- _SOURCE EXCERPT_:
-------
Thursday, February 18, 2010

Double Dip Anyone?

Following the longest recession in history Britain posted its first-ever budget deficit for the month of January.  Usually January is a bumper month for tax receipts.  Unfunded government over-spending was £4.3 billion, when consensus economists were forecasting a £2.6 billion surplus, according to the median of 16 forecasts in a Bloomberg News survey.

Don’t rule out a double-dip recession.  With neither the Conservatives or Labour offering policies to kick-start consumer spending and GDP growth, we could be in a lot of trouble…

Tuesday, February 16, 2010

3.5% Inflation Shatters Deflation Illusion

So have you stocked up on beans or gold yet?  Have you taken Guido’s advice?

The Governor of the Bank of England now has to write an open letter to the Chancellor. This is Mervyn King’s sixth such letter in seven years.  Perhaps he will recommend stocking up on commodities.  Don’t forget we have a serious chance of a double-dip recession on the horizon.  And still we have no pro-growth policies from the government, only over-spending and over-borrowing…

Tuesday, February 2, 2010

Through the Looking Glass Economics

The news agenda yesterday oscillated between Phil Hammond saying that the Tories had only identified £1.5 billion of cuts and Labour seizing on Cameron’s shift of emphasis saying that there would be no swingeing spending cuts, just a start on cuts in 2010.  Mandelson claimed that the Tories would pull the rug out from under the recovery by cutting £11 billion this year when he himself said only last month that we need to cut £80 billion-a-year within 4 years.  The government is even legislating to that effect.  It is like the Mad Hatter’s Tea Party:

`Have some wine,’ the March Hare said in an encouraging tone.  Alice looked all round the table, but there was nothing on it but tea. `I don’t see any wine,’ she remarked. `There isn’t any,’ said the March Hare.  `Then it wasn’t very civil of you to offer it,’ said Alice angrily.

Meanwhile, back in fiscal reality, Britain is the most indebted nation in the industrialised world.  McKinsey released research yesterday which puts the “billion here, a billion there” political squabbling in perspective.


Have the politicians grasped the magnitude of the deep hole Britain is in? The Tories have publicly identified spending cuts equivalent to less than ¼ of a percent of GDP.  The government is overspending by some hundred times that amount.  This is “through the looking glass” economics.

Alice laughed. “There’s no use trying,” she said: “one can’t believe impossible things.” “I daresay you haven’t had much practice,” said the Queen. “When I was your age, I always did it for half-an-hour a day. Why, sometimes I’ve believed as many as six impossible things before breakfast.”

We can’t go on like this…

Wednesday, January 27, 2010

Dead Cat Bouncing into Double Dip?

Yesterday’s GDP disappointment makes the case for a tax cutting Emergency Growth Budget even stronger.  Policy Makers have got to go for growth, you can’t tax your way to prosperity.  Or else the cat gets it…

Graphic : Taxloss via Alphaville

Tuesday, January 26, 2010

GMTV (Guido Morning TV) : Who Got It Wrong?
-------
- _DATA SECTION_:

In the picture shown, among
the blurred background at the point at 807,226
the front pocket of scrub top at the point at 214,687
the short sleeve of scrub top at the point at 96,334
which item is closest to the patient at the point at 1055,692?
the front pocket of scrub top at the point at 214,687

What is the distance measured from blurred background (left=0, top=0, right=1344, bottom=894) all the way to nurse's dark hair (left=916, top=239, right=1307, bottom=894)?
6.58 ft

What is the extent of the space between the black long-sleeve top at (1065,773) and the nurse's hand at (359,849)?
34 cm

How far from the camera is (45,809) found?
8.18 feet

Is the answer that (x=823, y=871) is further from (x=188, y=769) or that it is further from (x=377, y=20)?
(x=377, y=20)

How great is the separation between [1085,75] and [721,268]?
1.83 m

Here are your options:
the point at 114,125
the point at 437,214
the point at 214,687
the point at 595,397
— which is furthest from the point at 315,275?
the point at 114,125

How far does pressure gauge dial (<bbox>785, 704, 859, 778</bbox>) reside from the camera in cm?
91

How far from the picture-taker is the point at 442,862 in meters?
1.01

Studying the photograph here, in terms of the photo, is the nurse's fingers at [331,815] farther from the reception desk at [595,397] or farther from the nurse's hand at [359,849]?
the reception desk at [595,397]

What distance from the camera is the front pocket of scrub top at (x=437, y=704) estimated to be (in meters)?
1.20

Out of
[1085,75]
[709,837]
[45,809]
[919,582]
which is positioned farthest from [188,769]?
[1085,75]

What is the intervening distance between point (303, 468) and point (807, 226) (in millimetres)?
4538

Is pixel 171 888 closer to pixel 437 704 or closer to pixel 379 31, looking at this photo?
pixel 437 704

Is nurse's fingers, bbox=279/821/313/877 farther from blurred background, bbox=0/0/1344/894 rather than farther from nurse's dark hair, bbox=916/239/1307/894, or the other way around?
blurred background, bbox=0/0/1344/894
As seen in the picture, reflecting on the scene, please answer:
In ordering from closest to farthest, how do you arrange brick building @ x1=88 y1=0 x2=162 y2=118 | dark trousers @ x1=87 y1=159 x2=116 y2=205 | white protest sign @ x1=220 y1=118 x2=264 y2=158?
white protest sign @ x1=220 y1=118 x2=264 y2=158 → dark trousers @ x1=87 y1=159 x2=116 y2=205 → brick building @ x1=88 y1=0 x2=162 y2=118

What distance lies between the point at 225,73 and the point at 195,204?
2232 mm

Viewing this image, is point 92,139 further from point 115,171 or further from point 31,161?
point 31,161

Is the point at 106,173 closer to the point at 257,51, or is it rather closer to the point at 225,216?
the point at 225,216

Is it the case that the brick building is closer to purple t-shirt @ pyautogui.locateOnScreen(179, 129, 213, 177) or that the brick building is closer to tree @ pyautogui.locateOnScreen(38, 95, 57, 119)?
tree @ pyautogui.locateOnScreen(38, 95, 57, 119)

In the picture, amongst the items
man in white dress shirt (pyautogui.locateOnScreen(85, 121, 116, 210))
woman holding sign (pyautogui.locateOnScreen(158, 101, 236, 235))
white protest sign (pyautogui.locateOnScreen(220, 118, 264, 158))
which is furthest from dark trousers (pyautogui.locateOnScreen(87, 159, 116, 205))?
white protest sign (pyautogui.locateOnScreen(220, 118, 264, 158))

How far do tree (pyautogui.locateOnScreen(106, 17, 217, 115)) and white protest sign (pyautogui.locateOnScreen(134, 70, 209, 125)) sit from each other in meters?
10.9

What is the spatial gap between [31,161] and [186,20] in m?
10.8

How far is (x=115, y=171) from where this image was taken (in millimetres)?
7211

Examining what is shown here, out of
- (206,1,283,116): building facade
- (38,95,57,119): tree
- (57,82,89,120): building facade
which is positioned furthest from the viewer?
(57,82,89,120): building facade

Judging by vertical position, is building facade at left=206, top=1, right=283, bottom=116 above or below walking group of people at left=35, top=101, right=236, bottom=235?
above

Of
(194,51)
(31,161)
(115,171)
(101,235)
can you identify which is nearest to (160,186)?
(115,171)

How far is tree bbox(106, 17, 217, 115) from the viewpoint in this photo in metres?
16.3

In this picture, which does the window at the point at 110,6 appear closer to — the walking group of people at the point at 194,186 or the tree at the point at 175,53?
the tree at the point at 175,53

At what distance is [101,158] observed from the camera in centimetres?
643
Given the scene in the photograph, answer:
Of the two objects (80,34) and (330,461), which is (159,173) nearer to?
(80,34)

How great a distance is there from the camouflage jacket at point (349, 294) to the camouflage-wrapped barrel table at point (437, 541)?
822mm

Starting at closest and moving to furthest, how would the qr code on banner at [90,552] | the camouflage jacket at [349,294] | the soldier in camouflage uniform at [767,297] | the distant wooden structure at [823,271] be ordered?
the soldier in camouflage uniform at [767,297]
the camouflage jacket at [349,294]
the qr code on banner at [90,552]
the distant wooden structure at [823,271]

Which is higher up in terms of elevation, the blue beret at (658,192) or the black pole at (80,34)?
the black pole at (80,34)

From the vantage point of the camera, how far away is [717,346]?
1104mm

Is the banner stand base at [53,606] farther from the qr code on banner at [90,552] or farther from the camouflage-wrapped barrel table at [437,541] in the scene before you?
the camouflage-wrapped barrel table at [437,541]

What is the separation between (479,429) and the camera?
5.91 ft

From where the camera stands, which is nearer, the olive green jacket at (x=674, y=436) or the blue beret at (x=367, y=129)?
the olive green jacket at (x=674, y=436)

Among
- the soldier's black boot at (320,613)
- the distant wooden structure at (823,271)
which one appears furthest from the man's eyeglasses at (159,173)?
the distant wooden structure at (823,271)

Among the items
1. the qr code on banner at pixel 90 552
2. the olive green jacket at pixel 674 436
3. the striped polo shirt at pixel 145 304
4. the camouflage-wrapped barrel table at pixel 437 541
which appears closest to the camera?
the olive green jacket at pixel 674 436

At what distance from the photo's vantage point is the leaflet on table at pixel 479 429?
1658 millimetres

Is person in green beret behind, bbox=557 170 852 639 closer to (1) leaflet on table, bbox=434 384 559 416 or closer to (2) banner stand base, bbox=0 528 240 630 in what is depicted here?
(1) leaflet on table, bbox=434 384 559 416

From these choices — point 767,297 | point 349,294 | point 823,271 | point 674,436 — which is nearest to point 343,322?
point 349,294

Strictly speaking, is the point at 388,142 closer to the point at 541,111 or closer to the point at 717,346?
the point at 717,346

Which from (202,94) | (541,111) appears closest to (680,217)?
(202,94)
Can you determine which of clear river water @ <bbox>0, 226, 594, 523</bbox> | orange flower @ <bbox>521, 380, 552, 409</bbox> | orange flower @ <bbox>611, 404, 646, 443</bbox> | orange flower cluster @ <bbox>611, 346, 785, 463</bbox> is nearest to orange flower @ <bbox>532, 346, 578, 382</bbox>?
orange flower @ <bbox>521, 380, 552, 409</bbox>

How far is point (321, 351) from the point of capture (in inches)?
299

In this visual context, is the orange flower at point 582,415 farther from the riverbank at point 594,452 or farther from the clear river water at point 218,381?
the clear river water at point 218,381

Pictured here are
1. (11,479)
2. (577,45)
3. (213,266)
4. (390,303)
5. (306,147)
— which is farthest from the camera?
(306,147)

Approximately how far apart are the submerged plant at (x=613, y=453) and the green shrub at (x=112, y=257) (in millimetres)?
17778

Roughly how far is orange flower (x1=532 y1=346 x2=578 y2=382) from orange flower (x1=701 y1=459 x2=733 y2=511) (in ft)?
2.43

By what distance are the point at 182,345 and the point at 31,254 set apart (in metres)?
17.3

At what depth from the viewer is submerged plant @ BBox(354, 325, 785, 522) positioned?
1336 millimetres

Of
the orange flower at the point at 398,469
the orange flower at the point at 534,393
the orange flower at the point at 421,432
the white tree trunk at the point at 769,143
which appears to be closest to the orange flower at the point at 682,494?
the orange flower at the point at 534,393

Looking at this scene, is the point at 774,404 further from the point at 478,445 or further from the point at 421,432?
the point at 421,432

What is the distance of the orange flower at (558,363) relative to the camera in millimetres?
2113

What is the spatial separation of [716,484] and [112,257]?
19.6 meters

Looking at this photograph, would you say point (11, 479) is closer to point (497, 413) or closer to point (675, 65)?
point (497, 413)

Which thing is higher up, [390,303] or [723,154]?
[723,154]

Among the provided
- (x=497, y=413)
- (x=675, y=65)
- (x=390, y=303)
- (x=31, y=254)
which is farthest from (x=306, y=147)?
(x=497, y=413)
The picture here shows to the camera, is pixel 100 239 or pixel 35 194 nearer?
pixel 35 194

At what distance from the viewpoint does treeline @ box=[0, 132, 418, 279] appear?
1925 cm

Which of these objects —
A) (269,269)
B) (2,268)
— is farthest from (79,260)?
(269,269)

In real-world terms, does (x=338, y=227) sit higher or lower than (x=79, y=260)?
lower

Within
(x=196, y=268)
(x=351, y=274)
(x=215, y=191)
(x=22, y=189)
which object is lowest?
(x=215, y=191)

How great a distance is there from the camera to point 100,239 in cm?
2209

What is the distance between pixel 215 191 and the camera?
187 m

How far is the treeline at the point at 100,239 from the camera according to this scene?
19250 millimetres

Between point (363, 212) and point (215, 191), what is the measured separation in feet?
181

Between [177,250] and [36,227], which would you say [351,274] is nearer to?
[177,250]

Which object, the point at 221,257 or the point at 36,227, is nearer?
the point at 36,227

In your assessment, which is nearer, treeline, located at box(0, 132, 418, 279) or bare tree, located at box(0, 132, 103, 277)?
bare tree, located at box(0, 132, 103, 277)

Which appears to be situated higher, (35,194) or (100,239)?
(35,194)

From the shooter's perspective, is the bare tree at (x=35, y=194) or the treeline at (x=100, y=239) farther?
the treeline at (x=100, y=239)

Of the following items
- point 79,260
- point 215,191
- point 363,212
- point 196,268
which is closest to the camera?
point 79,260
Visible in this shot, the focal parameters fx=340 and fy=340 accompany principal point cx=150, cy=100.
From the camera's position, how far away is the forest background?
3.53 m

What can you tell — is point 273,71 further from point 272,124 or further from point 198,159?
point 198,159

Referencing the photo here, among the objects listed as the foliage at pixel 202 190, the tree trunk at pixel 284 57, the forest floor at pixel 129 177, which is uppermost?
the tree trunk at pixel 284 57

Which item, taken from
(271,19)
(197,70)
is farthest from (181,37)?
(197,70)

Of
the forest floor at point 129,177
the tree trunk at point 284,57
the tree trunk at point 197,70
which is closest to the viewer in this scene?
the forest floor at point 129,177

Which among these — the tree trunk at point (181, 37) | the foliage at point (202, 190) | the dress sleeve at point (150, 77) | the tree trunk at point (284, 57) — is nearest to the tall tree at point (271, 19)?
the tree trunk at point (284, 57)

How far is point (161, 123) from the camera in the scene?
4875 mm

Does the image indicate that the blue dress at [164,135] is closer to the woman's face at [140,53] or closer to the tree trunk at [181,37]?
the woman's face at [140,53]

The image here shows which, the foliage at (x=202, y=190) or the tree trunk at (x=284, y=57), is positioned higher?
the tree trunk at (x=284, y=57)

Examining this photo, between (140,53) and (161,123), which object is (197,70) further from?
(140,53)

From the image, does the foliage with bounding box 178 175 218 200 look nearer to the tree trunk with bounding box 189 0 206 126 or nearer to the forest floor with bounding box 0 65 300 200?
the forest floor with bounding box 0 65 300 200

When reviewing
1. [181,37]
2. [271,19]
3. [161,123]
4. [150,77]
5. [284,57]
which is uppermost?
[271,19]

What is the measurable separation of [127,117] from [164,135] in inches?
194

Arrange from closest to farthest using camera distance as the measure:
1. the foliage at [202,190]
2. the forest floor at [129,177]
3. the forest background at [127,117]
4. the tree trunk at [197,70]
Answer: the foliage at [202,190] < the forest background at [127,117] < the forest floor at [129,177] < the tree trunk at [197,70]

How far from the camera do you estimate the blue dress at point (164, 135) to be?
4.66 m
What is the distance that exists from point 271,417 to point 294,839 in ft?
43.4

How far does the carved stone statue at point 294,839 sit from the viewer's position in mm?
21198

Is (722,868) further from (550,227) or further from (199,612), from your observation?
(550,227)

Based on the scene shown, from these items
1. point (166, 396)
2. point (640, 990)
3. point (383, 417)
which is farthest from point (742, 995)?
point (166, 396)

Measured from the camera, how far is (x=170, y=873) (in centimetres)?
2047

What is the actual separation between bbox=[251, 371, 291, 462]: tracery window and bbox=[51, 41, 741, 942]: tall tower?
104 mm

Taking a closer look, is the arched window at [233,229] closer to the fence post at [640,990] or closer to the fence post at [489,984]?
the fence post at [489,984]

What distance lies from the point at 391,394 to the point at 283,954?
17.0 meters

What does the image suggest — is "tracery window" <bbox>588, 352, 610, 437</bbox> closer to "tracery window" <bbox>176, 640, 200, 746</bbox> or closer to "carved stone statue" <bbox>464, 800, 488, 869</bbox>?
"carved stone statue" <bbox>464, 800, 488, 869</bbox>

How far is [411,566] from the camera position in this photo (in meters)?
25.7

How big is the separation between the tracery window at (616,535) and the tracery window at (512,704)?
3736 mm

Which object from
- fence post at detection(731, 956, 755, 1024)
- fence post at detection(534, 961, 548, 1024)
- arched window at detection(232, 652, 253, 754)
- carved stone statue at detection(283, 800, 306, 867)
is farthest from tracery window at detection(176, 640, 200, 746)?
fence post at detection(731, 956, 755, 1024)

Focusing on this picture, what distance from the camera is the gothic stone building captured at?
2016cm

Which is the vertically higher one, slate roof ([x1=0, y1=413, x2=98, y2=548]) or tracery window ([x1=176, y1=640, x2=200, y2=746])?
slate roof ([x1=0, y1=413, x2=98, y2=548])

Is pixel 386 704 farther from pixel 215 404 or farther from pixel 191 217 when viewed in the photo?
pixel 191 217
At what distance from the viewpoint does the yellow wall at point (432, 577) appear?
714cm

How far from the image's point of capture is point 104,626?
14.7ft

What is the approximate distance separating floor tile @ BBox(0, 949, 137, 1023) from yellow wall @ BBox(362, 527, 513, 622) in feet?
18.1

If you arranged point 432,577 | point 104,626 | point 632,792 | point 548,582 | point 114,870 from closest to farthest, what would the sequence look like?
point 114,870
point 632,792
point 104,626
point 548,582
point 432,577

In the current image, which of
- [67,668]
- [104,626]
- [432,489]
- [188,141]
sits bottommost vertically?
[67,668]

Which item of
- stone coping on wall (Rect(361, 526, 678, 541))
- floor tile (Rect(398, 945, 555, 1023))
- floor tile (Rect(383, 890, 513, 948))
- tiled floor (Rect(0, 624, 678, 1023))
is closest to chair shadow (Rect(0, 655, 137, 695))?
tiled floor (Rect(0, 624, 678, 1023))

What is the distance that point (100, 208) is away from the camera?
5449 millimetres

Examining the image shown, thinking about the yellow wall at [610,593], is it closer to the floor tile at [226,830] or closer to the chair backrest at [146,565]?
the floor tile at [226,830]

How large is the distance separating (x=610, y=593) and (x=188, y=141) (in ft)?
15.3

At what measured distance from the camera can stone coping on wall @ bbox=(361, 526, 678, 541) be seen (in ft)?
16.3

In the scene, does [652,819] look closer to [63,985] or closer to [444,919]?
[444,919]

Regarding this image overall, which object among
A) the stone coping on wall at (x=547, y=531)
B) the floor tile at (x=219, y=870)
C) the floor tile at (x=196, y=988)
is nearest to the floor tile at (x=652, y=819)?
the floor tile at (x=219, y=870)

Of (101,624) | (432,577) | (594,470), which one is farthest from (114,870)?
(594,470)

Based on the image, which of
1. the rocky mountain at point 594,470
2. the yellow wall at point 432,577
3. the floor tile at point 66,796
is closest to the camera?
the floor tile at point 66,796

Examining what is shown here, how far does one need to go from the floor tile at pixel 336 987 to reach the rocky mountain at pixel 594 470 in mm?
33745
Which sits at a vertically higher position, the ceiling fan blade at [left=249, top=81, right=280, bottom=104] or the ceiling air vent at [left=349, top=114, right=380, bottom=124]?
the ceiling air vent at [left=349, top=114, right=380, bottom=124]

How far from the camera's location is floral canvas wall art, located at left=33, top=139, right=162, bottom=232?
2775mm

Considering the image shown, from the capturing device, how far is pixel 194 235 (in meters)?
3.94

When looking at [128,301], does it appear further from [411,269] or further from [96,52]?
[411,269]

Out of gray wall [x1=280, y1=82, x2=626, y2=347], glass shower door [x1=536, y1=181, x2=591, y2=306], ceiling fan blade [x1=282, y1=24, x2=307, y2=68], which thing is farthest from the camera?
-------
- _SET TASKS_:
**A)** Answer these questions using the blog posts on Britain's economy, marking each answer with its matching numeral:
(i) How large was Britain's unfunded government over-spending for January?
(ii) Which number is Mervyn King's open letter to the Chancellor in seven years?
(iii) How much did Mandelson say only last month must be cut each year within 4 years?
**B)** Resume the blog posts on Britain's economy, picking up right after the final heading shown.

- _RESPONSES IN ORDER_:
**A)**
(i) £4.3 billion
(ii) His sixth
(iii) £80 billion a year

**B)**
+++ UK Preliminary 4Q GDP Anaemic +0.1%, -3.2% On Year +++

A rounding error rather than an end to recession…

UPDATE : Reflect that we have had £200 billion of quantitative easing and all we get is this – most of that went on giving foreign gilt investors an exit rather than bank loans to enterprises.  Subtract the mirage of the Keynesian car scrappage scheme from the figures and we are really still in recession.

Tuesday, December 1, 2009

Two Left Feet : What is Will Straw Smoking?

It didn’t take long for Will “we don’t do attack dog” Straw of Left Foot Forward to, errm, go on the attack.  The editor of the well funded “evidence based” blog dismissed Guido’s story (“Economics for 7 Year Olds“) about the UK being the only G20 country left in recession by quoting the figures from the back pages of an out of date copy of the Economist.

He even made a little dunce’s hat and wittily headlined his piece “Economics for Gui-d’oh  Fawkes”.

Will might have checked a back-copy of the Economist, but it seems he missed the news yesterday that Canada grew 0.1% in Q3, Mexico grew 2.93% in Q3, South Africa grew 0.9% annualised in Q3, and so did Russia. The story was driven by the new data released.  Guido isn’t sure what Will is smoking, but the icing on the cake was the citing of Spain as an example of a G20 country still in recession.  Spain isn’t even in the G20 Will.

Will’s blog is usually pretty good, provocative and produces original content, he really should stick to evidence based positive stuff, the last mysteriously funded high profile left-wing blogger who tried to take Guido on head-to-head made a huge fool of himself.  Will should also know (from his years of spinning for HM Treasury) that you need evidence that is up-to-date. Guido’s story was based on news, not old data or wishful thinking…

Tuesday, November 17, 2009

Yo Dude, Where’s the Deflation?

Guido was more than sceptical when politicians and Labour luvvie economists like Gavyn Davis started talking up the bogeyman of deflation at the same time as the government was running up massive fiscal deficits.  It seemed too handy a coincidence that they would print money on a scale never seen before at the same time as issuing debt on a scale never seen before.  They subsequently, coincidentally, bought the debt using the money they had just printed.

This we were told was to stave off deflation which it was emphasised was very bad.  Goods becoming less expensive was somehow worse than goods becoming more expensive.  If we got deflation it would be the end of the good times for ever according to even monetarist economists.  Guido was sceptical that deflation was necessarily bad, history shows that there have been times of increasing prosperity that coincided with deflation.  Deflation happened several times in the nineteenth century.  During that era of rapid economic development there were no central banks and money was calculated as a certain quantity of gold or silver.

Deflation was not necessarily a threat to our prosperity, in a situation where the money supply is stable it is the manifestation of prosperity and pensioners know that their standard of living would have improved.  With inflation now upticking this experiment in Mugabenomics* has to be reversed without setting off hyper-inflation or collapsing the government debt market.  The policy authorities have figured out how to prop up the gilt market – they are changing the regulations to force banks to buy government debt to the tune of hundreds of billions. It remains to be seen if they can avoid an inflationary catastrophe, surging record gold prices suggest the markets suspect not…

*©Vince Cable, who was against QE before he was in favour of it.  God knows what he thinks now.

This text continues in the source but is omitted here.